Setup takes about two minutes. If you use Claude Code:

claude mcp add omnibase -- npx -y omnibase-mcp@latest
npx omnibase-mcp init

The init command creates an omnibase.config.yaml file where you add your database connections. You saw the config format in the example above. DSNs prefixed with $ resolve from environment variables, so you never have to put credentials in the config file directly.

That is it. Your AI agent can now query your database. It works with Claude Code, Cursor, GitHub Copilot, OpenCode, and any other MCP-compatible client.

You can configure multiple connections with different permission levels. A local development database might be read-write, while production is locked to read-only:

connections:
  dev:
    dsn: "pg://localhost:5432/myapp_dev"
    permission: read-write
  production:
    dsn: "$DATABASE_URL"
    permission: read-only
    max_rows: 200

My first open source project

Omnibase is my first major open source project. I have used open source software for years, contributed patches here and there, but never built and published something from scratch that I intended other people to use.
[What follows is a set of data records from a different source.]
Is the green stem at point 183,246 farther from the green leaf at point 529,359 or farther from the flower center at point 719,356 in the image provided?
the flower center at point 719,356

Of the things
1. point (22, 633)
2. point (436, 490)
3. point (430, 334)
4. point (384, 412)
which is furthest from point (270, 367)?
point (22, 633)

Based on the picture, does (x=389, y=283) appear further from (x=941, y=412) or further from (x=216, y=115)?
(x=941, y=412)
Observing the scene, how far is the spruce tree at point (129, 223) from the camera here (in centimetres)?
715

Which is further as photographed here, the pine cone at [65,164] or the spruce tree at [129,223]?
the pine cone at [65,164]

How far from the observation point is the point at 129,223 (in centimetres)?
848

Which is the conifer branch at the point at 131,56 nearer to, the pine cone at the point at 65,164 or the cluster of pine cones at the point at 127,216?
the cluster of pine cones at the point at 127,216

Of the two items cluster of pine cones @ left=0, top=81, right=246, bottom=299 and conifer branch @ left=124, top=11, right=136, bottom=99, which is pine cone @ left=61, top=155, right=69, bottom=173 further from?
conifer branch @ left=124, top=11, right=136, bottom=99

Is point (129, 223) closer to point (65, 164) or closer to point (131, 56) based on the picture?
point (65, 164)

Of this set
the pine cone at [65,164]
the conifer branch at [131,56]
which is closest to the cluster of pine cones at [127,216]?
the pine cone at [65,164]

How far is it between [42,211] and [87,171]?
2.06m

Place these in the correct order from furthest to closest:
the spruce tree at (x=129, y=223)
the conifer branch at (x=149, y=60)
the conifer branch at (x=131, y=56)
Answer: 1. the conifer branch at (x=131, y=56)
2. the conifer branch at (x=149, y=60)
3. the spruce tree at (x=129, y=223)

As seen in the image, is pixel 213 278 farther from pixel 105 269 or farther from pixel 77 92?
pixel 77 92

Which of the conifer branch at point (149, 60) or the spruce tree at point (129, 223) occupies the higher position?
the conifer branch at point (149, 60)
The experience has been different from building a product. With Landbound and Routemade, I can cut corners on internal code quality because I am the only one who has to live with it. With an open source tool, the code is the product. The README matters as much as the implementation. Error messages need to be helpful to someone who cannot read the source. Configuration needs to be obvious without documentation.

I chose the Apache 2.0 license because I want people and companies to use this without worrying about license compatibility. The project uses conventional commits, automated releases with release-please, and integration tests that spin up real PostgreSQL and MySQL instances in Docker. These are things I would have skipped in a private project, but they matter when other people depend on your code.

If you work with databases and use AI coding agents, give Omnibase a try. And if you run into issues or want to add support for a database driver, contributions are welcome.